> Teks yang Ditampilkan:

Lestarikan Kesenian Ebeg Demi Identitas Daerah
14 Januari 2020 - 21:36:00 WIB | Dibaca: 2870x
Purwokerto (SIOGE) - Kesenian Ebeg atau biasa disebut Kuda Lumping saat ini terus mengalami kemajuan yang signifikan. Ini terbukti dari setiap pementasan selalu ada inovasi baru mulai dari segi tari dan musik pengiringnya. Karena tiap daerah memiliki ciri khas tersendiri, seperti di wilayah Banyumas, setiap ada pertunjukan kuda lumping selalu banyak orang yang menonton, bahkan penonton pun ada yang ikut “mendem” atau “njantur” yang berarti kesurupan.
Inovasi yang tersaji dalam pertunjukan kuda lumping ini tentunya tidak lepas dari jerih payah para pelaku seni kuda lumping yang ada di Banyumas. Salah satunya bernama Rama Nadim.
Saat ditemui dikediamannya, Senin (13/1/2020), lelaki berusia 58 tahun itu dengan senang hati mengungkapkan jika dirinya sudah bertahun-tahun menjadi dalang kuda lumping demi melestarikan dan menularkan kesenian kuda lumping kepada generasi muda agar kesenian ini tidak punah ditengah arus globalisasi.
“Ya sudah tahunan mas saya jadi dalang ebeg, saya juga punya grup ebeg yang murni dari segi pemain ebeg, sinden, dan juga pemain music, semuanya campuran ada yang muda dan tua,” kata Rama.
Saat disinggung mengenai banyaknya penonton yang ikut mengalami kesurupan, dirinya mengaku sedikit prihatin. “kalau pribadi ya senang karena mereka memiliki indang ebeg, tapi juga sedikit prihatin karena kesenian ebeg ini bukan hanya sekedar mendem saja, tapi lebih ke olah tari dan juga musik yang mengiringi,” katanya.

> Latihan:
Tolong sebutkan semua jenis pemain yang menurut Rama ada dalam grup ebeg miliknya, sesuai artikel Ebeg di atas. Kerjakan hanya berdasarkan artikel Ebeg di atas.

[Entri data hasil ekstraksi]

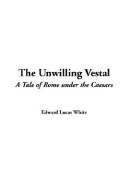 Cover of: The Unwilling Vestal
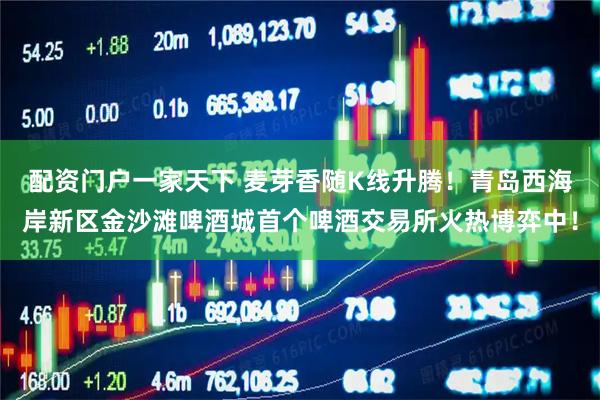 配资门户一家天下 麦芽香随K线升腾！青岛西海岸新区金沙滩啤酒城首个啤酒交易所火热博弈中！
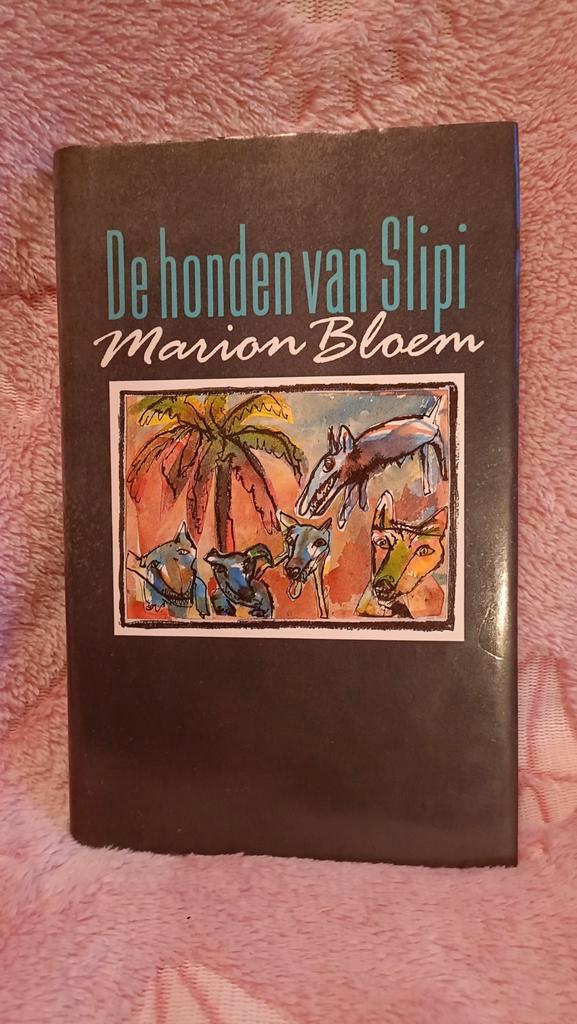Bloem, Marion - De honden van Slipi, Boeken, Literatuur, Gelezen, Nederland, Ophalen of Verzenden
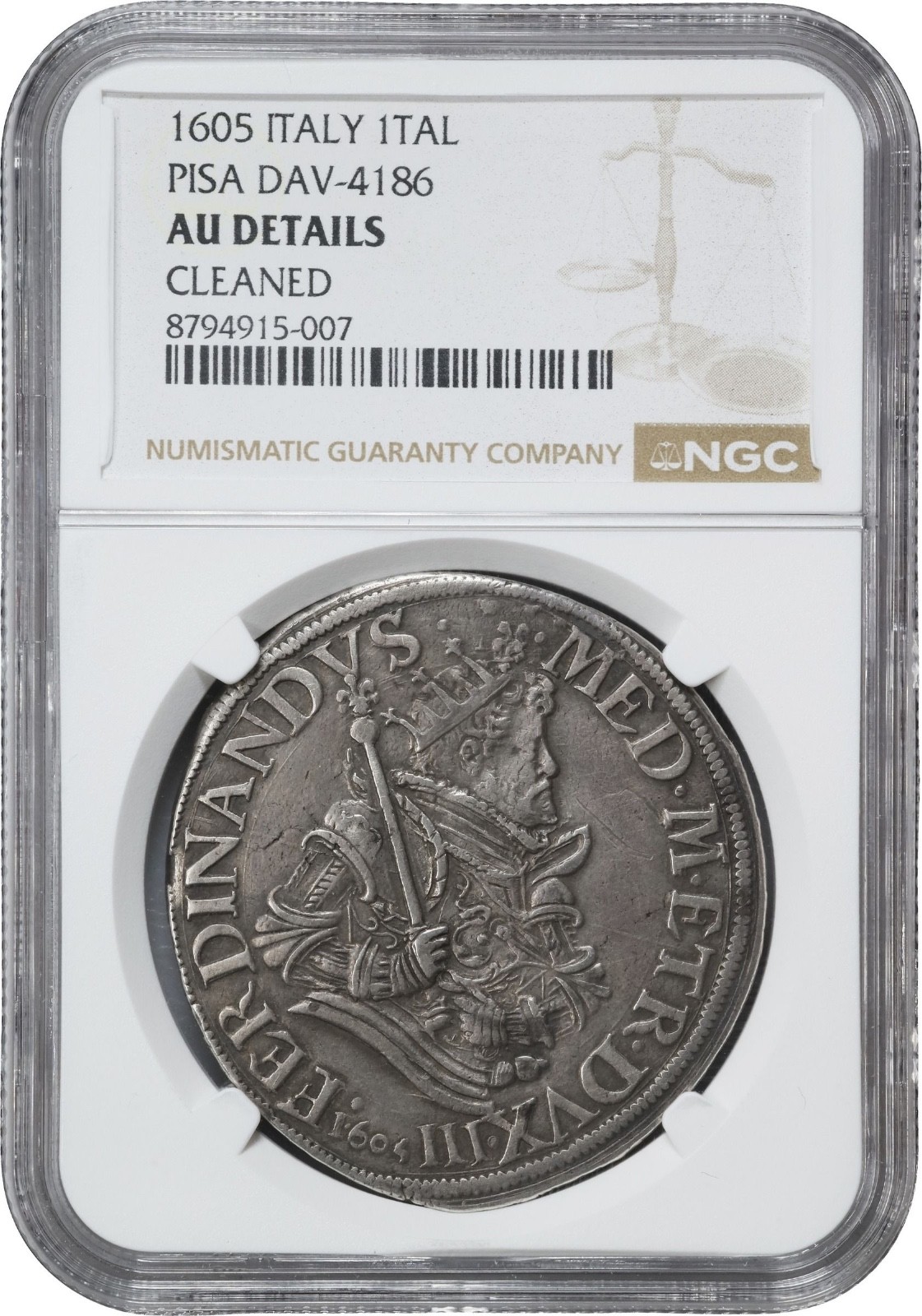 ITALY TUSCANY / PISA FERDINAND I  1605 TALLERO SILVER COIN NGC CERTIFIED AU DET.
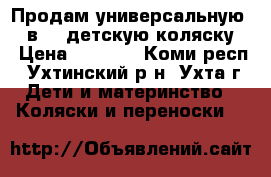 Продам универсальную (3 в 1) детскую коляску  › Цена ­ 7 000 - Коми респ., Ухтинский р-н, Ухта г. Дети и материнство » Коляски и переноски   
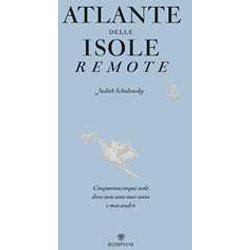 Atlante Delle Isole Remote. Cinquanta Isole Dove Non Sono Mai Stata E Mai Andrò Atlante Delle Isole Remote. Cinquanta Isole Dove Non Sono Mai Stata E Mai Andrò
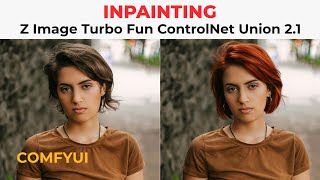 Inpainting with Z Image Turbo Fun ControlNet Union 2.1 | ComfyUI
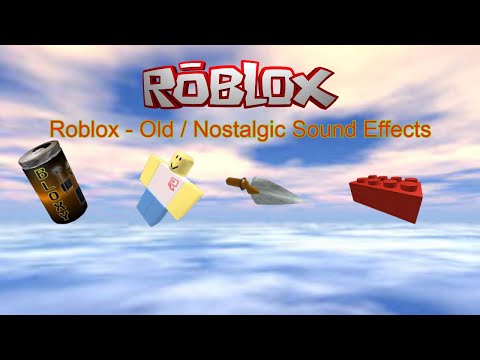 Roblox - Old / Nostalgic Sound Effects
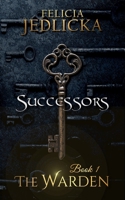 Successors (Warden) 194609241X Book Cover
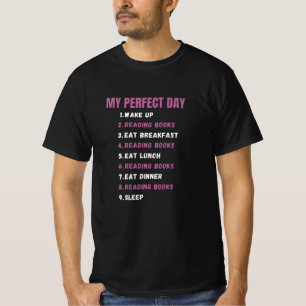 Perfect Day Books Read Book Bookworm pink T-Shirt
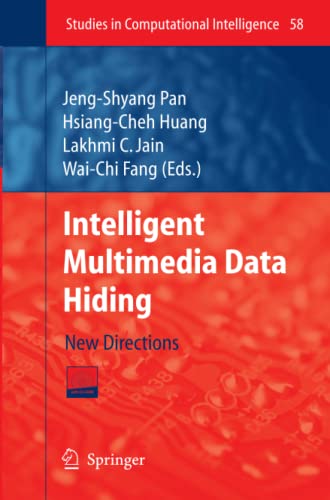 Intelligent Multimedia Data Hiding: New Directions (Studies in Computational Intelligence, Band 58)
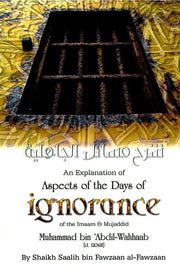 AN EXPLANATION OF ASPECTS OF THE DAYS OF IGNORANCE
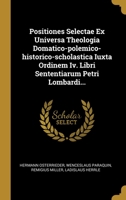 Positiones Selectae Ex Universa Theologia Domatico-polemico-historico-scholastica Iuxta Ordinem Iv. Libri Sententiarum Petri Lombardi... 1011981645 Book Cover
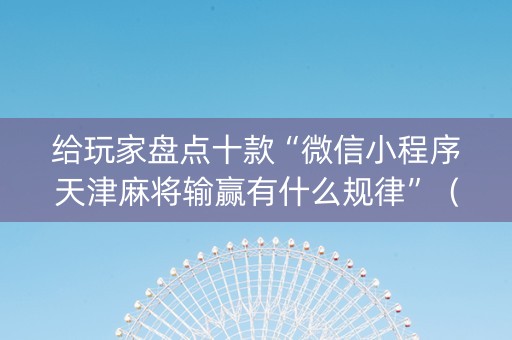 给玩家盘点十款“微信小程序天津麻将输赢有什么规律”（软挂神器)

> Ruang Jawaban:
pemain ebeg, sinden, pemain music